日本武徳院 映像 稽古週報 黒澤雄太 異論外聞 映画
 
音楽評論家の片山杜秀氏が「レコード芸術」誌上に連載した須賀田礒太郎に関してのコラムを
片山氏、音楽之友社のご厚意によって転載させていただく。この場を借りて、御礼申し上げる。
「空白の時代を発掘せよ!」
その1 レコード芸術2001年4月号
text. 片山杜秀

忘れられた作曲家、須賀田礒太郎(1907〜52)の自筆譜大量発見!
4月某日筆者はその現物を確認すべく栃木県南部の田沼町にとんだ。御遺族が家の蔵から見つけられた楽譜一式はそこの公立図書館に寄贈されているのである。

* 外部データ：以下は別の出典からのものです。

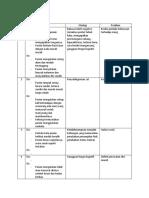 Alalisa Data pengkajian JIWA.docx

御遺族、町の教育委員会、地元合唱団の主宰者の方のご厚意で、さっそく図書館の一室にて膨大な楽譜を暼見させていただいた。その限りでいうと、須賀田の作風の変遷はおおよそ次の如くになるのではないか。

まず1930年代初頭、菅原明朗に師事した時代はやはりフランス近代っぽい。31年の《横浜》はドビュッシーの《映像》あたりを思わす大仕掛けの管弦楽曲で、横浜の景物描写が続いたあと、中華街の祭りの雰囲気が延々続く。

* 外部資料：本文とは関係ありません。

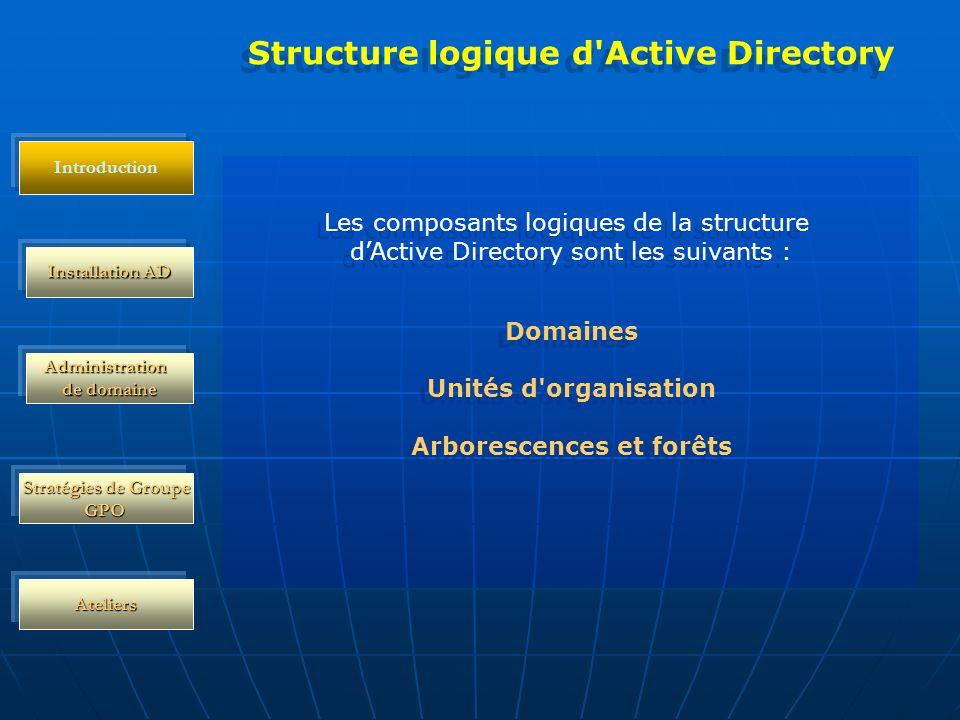 Introduction Installation AD Administration de domaine Stratégies de Groupe GPO Ateliers Structure logique d'Active Directory Les composants logiques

それから33年にプリングスハイムに師事するようになると、ワグナー、ヴォルフ、R.シュトラウス、マーラーを教えられたようで、曲想もドイツ後期ロマン派に日本の趣味が入ったものへと変じてゆく35年の《祭典前奏曲》や37年の《交響的舞曲》へんがその代表的作例となろう。
そのあと、同一路線上にもっと東洋的響きが増殖し、和声もよりモダンになっていって、40年の《双竜交遊之舞》では序破急の構造をもったシュトラウスとバルトークと雅曲の出会いのような音楽になる。
翌41年の《砂漠の情景》は<聖地巡礼>に始まり<アラビア馬に跨がりて>に終わる管弦楽組曲で、團伊玖麿の《シルクロード》の先駆けだ。同年の《追想》というなの演奏会用葬送行進曲もよさそう。山本五十六の葬儀関連で使用されたとか。これも同年の弦楽四重奏曲は江文也に似ている。しかしこの戦時期には東洋的な曲ばかりでなく、ヒンデミット調のものもあるようだ。戦後は民族主義路線の作品も続くが、もっとモダンにということで無調への探求も見られる。46年の弦楽四重奏曲には表題に「無調性による」と入っている。

とにかく質量ともにじゅうぶん大家に数えられるべき人。
彼が英国人だったらとっくに主要作品がひととおり録音されているだろう。
とりあえず2002年の神奈川フィルによる個展に期待しよう。
戦後の四重奏も近々、演奏できるかもしれない。